Page text: Begin

Deforming the corpuscle creates a generator potential in the sensory neuron arising within it. This is a graded response: the greater the deformation, the greater the generator potential. If the generator potential reaches threshold, a volley of action potentials (nerve impulses) are triggered at the first node of Ranvier of the sensory neuron.

Once threshold is reached, the magnitude of the stimulus is encoded in the frequency of impulses generated in the neuron. So the more massive or rapid the deformation of a single corpuscle, the higher the frequency of nerve impulses generated in its neuron.

The optimal sensitivity of a lamellar corpuscle is 250 Hz, the frequency range generated upon finger tips by textures made of features smaller than 200 micrometres.

=== Ligamentous mechanoreceptors ===
There are four types of mechanoreceptors embedded in ligaments. As all these types of mechanoreceptors are myelinated, they can rapidly transmit sensory information regarding joint positions to the central nervous system.
- Type I: (small) Low threshold, slow adapting in both static and dynamic settings
- Type II: (medium) Low threshold, rapidly adapting in dynamic settings
- Type III: (large) High threshold, slowly adapting in dynamic settings
- Type IV: (very small) High threshold pain receptors that communicate injury
Type II and Type III mechanoreceptors in particular are believed to be linked to one's sense of proprioception.

=== Other mechanoreceptors ===
Other mechanoreceptors than cutaneous ones include the hair cells, which are sensory receptors in the vestibular system of the inner ear, where they contribute to the auditory system and equilibrioception. Baroreceptors are a type of mechanoreceptor sensory neuron that is excited by stretch of the blood vessel. There are also juxtacapillary (J) receptors, which respond to events such as pulmonary edema, pulmonary emboli, pneumonia, and barotrauma.

=== Muscle spindles and the stretch reflex ===
The knee jerk is the popularly known stretch reflex (involuntary kick of the lower leg) induced by tapping the knee with a rubber-headed hammer. The hammer strikes a tendon that inserts an extensor muscle in the front of the thigh into the lower leg. Tapping the tendon stretches the thigh muscle, which activates stretch receptors within the muscle called muscle spindles. Each muscle spindle consists of sensory nerve endings wrapped around special muscle fibers called intrafusal muscle fibers. Stretching an intrafusal fiber initiates a volley of impulses in the sensory neuron (a I-a neuron) attached to it. The impulses travel along the sensory axon to the spinal cord where they form several kinds of synapses:

1. Some of the branches of the I-a axons synapse directly with alpha motor neurons. These carry impulses back to the same muscle causing it to contract. The leg straightens.

Page text: End
Information: Begin

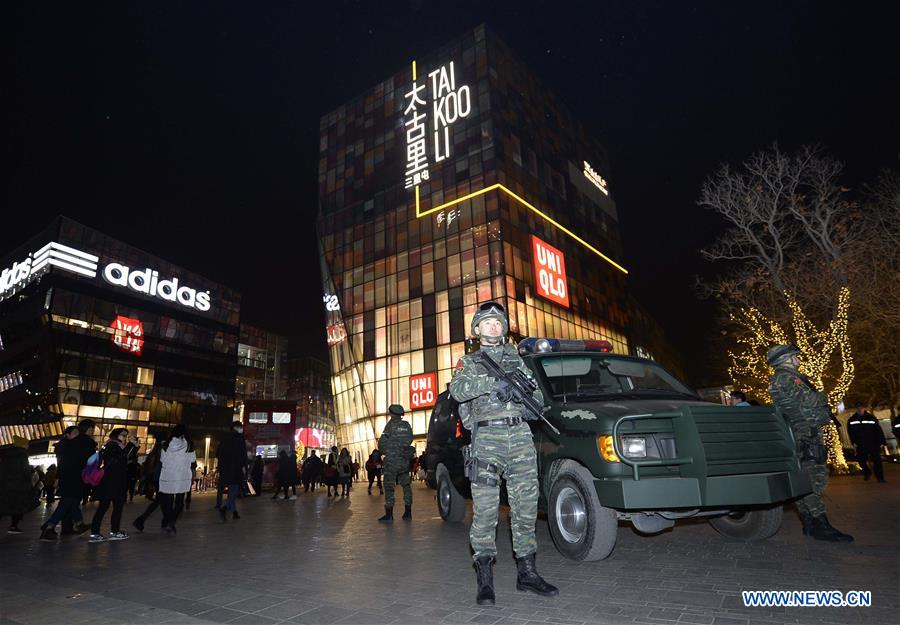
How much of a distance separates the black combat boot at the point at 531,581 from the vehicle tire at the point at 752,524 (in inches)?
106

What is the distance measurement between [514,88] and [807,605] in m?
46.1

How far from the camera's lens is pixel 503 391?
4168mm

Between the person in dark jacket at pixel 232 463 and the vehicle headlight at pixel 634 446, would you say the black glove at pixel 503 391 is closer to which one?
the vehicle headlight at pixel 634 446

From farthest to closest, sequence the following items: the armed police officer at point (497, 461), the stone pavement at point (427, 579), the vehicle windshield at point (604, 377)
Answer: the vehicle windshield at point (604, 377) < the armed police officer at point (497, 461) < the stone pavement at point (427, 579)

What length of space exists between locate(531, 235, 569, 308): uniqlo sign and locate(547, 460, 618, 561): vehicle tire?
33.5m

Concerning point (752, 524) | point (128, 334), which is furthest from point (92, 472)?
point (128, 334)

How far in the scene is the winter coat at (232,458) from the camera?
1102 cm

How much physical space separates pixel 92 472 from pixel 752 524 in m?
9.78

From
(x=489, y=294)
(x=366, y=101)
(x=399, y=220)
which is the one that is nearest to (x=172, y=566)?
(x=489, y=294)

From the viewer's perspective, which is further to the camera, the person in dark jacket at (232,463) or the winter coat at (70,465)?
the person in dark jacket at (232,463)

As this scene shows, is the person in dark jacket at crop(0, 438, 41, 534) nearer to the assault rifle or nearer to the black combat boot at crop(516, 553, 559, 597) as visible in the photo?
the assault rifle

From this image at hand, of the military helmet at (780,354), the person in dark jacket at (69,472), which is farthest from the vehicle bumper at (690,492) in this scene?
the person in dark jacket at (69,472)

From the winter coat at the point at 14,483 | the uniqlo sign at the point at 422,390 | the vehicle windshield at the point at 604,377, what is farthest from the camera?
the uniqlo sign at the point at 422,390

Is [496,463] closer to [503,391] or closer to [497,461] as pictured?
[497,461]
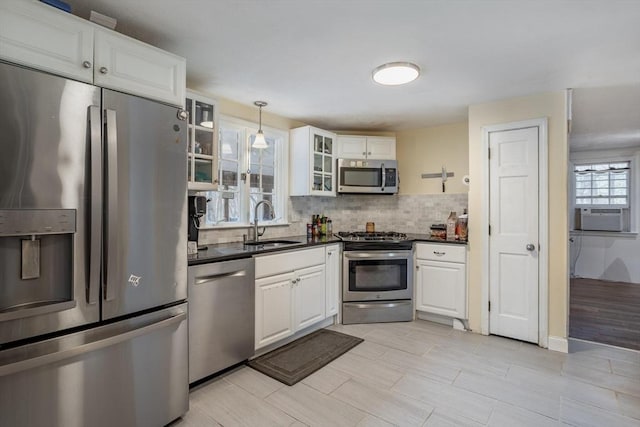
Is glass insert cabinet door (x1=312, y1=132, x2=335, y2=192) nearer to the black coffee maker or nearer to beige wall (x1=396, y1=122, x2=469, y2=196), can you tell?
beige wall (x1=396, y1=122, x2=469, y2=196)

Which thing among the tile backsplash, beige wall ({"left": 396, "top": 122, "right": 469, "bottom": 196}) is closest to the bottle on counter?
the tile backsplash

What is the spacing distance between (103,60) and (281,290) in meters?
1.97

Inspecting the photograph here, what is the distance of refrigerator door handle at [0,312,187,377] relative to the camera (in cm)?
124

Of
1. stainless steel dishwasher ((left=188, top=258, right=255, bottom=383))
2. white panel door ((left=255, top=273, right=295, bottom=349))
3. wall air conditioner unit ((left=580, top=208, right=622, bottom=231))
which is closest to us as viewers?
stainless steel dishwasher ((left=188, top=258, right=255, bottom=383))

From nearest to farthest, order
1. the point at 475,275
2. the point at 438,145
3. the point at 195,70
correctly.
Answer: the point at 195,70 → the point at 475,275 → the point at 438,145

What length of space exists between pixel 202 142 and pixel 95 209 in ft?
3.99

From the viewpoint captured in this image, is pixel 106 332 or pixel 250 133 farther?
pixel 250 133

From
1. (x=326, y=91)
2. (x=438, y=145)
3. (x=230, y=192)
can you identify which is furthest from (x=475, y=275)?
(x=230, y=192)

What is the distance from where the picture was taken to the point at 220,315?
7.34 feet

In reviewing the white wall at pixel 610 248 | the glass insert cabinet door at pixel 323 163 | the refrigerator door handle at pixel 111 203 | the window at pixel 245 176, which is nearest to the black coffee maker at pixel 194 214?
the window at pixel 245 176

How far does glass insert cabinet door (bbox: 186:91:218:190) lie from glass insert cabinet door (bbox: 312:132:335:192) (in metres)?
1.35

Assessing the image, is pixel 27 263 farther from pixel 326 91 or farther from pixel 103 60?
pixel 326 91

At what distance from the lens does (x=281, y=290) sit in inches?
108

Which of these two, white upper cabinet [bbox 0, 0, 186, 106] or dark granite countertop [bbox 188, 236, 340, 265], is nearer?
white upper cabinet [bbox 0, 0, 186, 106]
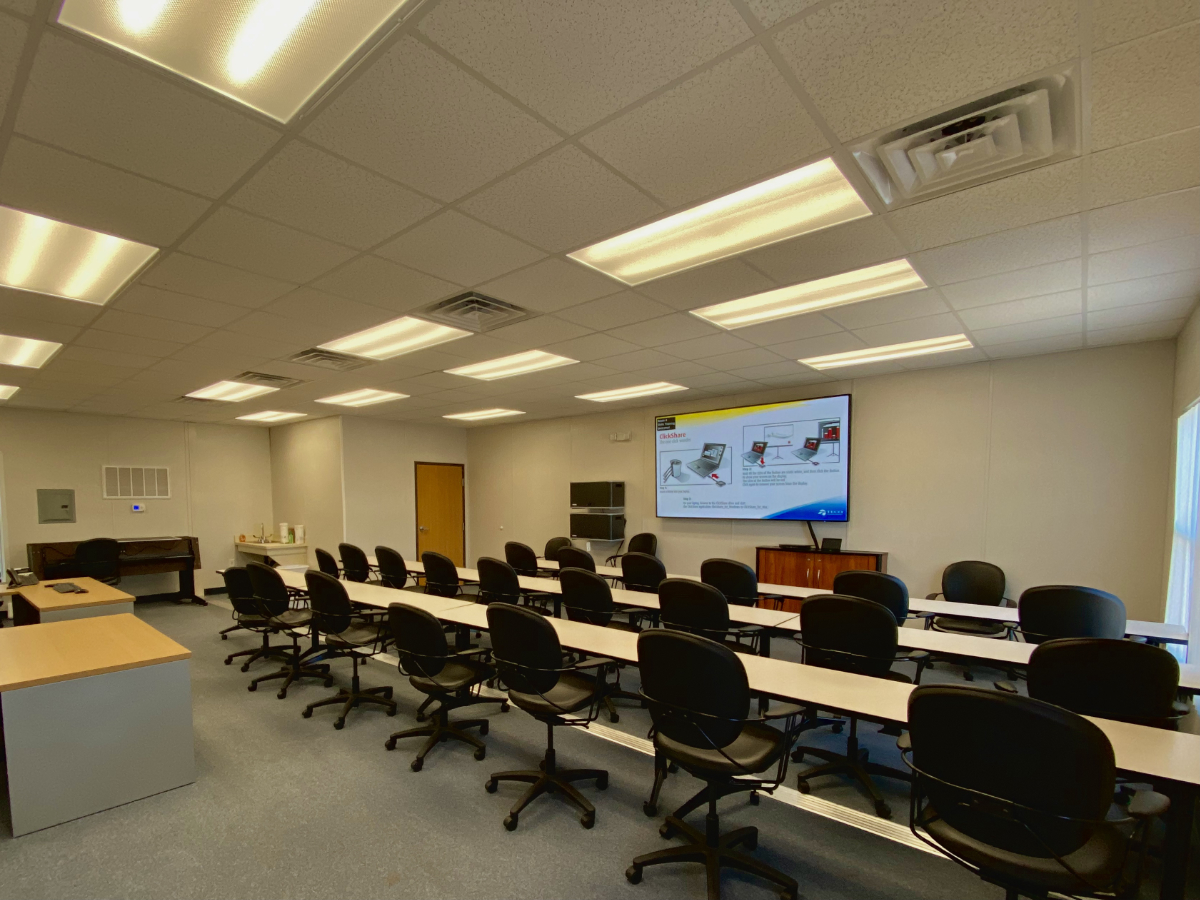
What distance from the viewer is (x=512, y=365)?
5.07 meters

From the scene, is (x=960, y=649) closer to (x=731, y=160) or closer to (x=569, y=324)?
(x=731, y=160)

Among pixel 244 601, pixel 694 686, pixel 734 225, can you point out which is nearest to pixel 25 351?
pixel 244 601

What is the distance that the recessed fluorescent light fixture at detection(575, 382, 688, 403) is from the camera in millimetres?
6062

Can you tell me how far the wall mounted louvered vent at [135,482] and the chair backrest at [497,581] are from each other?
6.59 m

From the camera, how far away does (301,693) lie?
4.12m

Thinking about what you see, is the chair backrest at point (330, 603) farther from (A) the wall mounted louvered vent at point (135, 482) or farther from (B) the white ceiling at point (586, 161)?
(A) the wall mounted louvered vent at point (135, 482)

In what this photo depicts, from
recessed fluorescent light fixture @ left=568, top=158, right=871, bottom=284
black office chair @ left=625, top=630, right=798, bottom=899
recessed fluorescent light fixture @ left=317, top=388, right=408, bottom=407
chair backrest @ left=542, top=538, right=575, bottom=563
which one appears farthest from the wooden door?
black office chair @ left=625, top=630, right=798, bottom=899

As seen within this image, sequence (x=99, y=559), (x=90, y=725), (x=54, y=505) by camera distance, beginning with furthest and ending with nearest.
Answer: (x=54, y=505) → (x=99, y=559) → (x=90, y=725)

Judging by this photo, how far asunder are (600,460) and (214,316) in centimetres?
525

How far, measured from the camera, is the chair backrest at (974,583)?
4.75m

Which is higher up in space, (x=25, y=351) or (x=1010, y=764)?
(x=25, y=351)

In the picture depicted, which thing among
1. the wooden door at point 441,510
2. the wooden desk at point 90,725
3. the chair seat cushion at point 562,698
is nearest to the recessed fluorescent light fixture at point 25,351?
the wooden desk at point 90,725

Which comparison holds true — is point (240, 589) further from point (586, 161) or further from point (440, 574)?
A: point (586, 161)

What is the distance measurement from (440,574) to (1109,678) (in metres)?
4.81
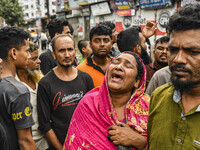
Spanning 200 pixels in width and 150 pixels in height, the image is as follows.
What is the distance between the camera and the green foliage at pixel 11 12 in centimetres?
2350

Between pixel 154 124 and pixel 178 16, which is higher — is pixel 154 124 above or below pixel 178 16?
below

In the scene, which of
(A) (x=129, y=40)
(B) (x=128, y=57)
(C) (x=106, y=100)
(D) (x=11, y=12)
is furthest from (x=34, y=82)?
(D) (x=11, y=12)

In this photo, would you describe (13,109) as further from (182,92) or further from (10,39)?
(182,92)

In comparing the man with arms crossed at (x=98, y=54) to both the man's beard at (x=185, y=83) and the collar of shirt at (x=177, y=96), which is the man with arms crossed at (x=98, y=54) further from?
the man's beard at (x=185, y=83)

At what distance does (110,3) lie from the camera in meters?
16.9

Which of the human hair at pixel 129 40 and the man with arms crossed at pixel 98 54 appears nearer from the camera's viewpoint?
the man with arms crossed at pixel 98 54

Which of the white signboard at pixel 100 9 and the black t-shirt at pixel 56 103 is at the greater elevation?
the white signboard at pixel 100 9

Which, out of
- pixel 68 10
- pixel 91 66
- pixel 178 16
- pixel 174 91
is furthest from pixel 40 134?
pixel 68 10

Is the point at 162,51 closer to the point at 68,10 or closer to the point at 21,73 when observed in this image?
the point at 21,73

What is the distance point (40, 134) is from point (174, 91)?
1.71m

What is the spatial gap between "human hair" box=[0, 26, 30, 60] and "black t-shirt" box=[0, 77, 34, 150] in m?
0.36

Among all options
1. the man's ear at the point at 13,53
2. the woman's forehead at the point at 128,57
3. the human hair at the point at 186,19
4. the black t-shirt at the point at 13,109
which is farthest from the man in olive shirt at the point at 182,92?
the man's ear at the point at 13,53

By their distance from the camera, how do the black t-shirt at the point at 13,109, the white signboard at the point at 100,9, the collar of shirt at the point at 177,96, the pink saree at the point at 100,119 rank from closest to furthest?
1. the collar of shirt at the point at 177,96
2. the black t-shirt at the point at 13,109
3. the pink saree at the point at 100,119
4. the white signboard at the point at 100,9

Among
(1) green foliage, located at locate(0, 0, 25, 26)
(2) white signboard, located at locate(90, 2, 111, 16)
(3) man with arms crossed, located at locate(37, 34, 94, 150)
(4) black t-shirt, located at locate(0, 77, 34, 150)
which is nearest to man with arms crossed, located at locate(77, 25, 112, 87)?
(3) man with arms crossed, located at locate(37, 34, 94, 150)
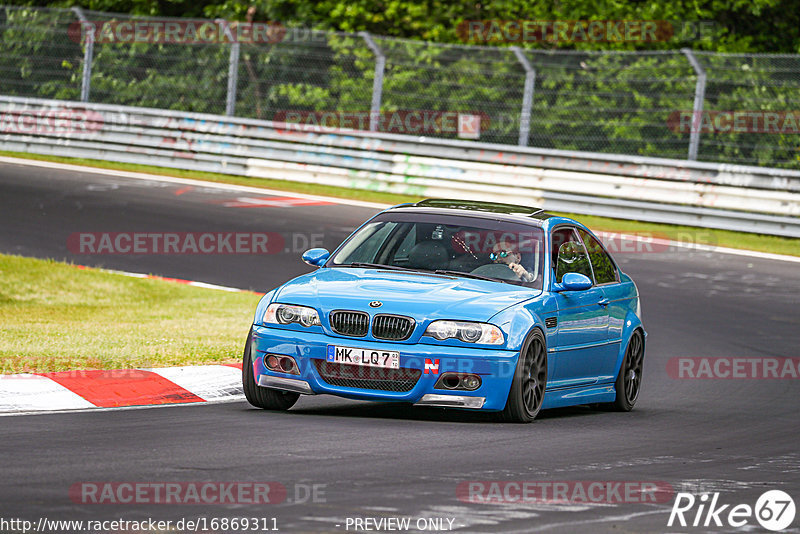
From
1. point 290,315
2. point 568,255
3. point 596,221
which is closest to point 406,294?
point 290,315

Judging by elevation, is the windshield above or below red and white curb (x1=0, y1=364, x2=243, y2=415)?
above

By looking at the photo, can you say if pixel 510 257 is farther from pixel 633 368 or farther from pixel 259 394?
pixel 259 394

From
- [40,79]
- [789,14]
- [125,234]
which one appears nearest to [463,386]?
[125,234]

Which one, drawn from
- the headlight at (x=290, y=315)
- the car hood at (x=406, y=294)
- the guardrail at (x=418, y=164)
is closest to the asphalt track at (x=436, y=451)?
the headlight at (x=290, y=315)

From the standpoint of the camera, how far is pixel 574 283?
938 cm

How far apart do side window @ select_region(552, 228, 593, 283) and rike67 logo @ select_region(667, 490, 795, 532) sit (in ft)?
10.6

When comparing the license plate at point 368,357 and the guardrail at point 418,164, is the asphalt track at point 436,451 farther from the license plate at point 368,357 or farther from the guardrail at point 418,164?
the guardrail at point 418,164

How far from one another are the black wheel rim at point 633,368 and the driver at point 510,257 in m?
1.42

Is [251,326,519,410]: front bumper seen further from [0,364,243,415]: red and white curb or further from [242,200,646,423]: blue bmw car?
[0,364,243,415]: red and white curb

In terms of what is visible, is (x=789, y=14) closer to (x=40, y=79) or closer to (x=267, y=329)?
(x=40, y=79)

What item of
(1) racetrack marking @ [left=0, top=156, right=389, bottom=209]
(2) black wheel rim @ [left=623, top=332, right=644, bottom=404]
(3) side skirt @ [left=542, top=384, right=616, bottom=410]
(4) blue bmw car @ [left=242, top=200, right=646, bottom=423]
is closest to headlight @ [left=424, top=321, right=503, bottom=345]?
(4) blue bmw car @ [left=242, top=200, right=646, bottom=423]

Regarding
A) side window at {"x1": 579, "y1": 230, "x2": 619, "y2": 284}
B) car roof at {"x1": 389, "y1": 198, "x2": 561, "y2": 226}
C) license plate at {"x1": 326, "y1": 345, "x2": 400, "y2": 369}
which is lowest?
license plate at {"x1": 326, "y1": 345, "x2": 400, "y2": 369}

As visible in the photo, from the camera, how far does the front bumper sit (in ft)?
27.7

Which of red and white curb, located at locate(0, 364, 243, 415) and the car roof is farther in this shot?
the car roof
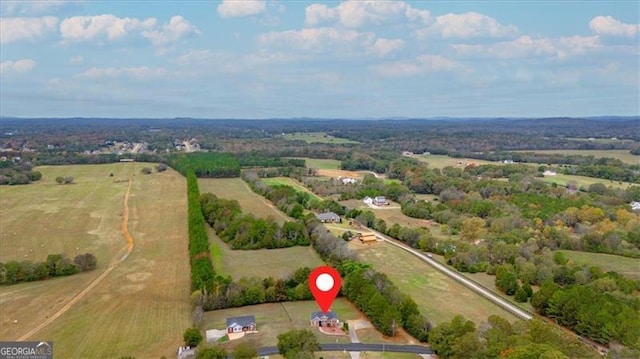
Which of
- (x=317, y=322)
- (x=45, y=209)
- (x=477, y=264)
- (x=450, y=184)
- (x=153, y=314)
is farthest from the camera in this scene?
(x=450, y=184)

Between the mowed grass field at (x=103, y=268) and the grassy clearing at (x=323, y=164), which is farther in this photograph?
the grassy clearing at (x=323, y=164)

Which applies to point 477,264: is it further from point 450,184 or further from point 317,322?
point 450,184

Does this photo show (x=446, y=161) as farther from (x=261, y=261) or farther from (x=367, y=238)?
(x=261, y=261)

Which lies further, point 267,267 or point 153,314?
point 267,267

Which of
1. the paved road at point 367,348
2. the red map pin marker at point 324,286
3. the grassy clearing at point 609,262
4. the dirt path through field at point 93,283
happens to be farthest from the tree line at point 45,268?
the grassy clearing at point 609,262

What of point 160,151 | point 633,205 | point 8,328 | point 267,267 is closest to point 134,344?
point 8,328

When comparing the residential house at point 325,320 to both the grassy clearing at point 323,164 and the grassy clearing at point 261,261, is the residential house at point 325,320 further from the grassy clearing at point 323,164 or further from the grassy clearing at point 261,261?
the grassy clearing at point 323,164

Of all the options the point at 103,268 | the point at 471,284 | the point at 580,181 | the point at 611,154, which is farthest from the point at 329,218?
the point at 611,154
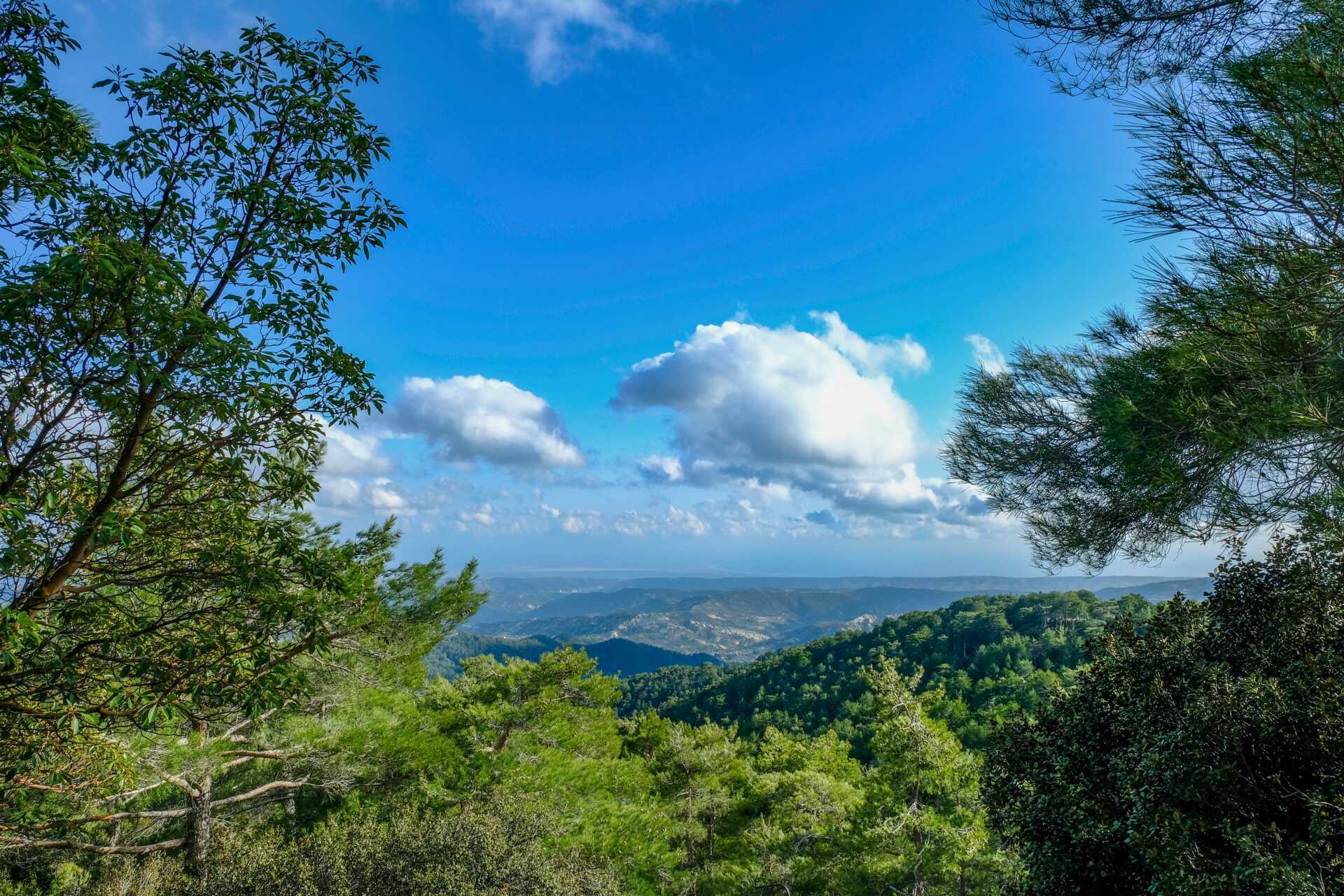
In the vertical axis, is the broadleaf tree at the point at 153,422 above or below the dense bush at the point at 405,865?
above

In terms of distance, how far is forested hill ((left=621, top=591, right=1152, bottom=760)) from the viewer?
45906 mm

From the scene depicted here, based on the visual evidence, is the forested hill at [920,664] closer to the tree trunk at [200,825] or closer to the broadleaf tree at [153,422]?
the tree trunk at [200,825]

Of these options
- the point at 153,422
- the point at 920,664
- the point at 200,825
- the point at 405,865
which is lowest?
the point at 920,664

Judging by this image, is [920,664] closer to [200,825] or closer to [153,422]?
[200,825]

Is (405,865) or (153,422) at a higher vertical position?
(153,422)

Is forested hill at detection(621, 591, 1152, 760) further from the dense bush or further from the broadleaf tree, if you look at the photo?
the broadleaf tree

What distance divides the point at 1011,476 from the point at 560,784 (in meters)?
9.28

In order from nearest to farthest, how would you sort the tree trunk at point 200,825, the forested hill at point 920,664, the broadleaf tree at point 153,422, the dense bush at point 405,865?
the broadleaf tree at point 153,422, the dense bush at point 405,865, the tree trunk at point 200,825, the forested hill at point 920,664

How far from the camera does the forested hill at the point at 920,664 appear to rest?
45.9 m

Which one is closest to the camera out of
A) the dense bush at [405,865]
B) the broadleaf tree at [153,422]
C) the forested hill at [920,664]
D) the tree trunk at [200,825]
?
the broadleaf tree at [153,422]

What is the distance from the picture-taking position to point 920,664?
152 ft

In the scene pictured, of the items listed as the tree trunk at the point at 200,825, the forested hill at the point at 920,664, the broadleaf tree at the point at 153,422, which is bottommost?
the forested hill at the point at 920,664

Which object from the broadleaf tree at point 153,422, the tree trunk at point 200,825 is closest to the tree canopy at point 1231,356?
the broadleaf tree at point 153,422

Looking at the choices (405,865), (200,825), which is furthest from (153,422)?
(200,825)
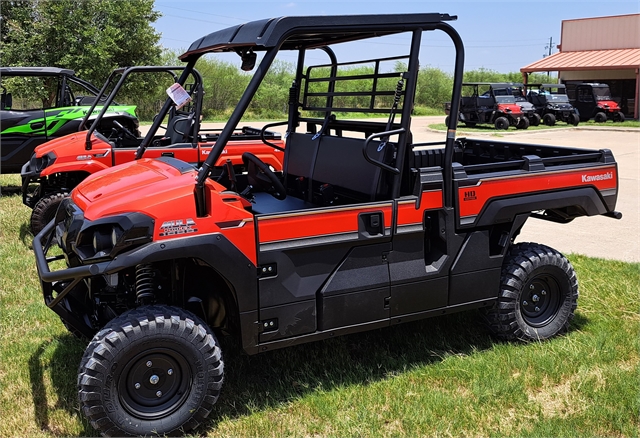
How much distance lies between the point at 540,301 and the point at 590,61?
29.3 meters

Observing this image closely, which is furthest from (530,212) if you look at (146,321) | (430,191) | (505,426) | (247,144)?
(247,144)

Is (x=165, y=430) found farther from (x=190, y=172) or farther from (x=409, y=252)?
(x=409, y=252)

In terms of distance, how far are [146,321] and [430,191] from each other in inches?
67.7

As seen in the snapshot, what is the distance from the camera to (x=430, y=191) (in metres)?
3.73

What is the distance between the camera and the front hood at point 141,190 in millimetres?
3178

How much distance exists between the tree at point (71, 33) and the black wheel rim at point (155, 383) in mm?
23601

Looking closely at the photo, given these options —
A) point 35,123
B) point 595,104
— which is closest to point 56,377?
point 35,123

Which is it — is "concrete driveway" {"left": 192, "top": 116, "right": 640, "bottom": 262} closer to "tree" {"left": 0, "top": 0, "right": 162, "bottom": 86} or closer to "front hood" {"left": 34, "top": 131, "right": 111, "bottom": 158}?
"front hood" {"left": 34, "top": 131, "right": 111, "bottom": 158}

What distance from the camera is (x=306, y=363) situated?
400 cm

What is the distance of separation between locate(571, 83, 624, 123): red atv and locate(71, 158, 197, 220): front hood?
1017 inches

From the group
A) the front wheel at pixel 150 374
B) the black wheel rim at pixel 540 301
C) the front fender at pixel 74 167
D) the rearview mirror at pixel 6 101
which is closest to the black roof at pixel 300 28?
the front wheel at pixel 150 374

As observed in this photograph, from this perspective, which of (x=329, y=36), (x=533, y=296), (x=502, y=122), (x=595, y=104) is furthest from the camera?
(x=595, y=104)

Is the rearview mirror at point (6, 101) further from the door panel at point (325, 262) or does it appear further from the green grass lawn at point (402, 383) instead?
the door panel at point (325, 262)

Information: End

Description of the task:
Answer these questions from the text on mechanoreceptors:
(a) What is the optimal sensitivity of a lamellar corpuscle?
(b) How many types of mechanoreceptors are embedded in ligaments?
(c) What are the special muscle fibers wrapped by sensory nerve endings in a muscle spindle called?

Completed task:
(a) 250 Hz
(b) Four
(c) Intrafusal muscle fibers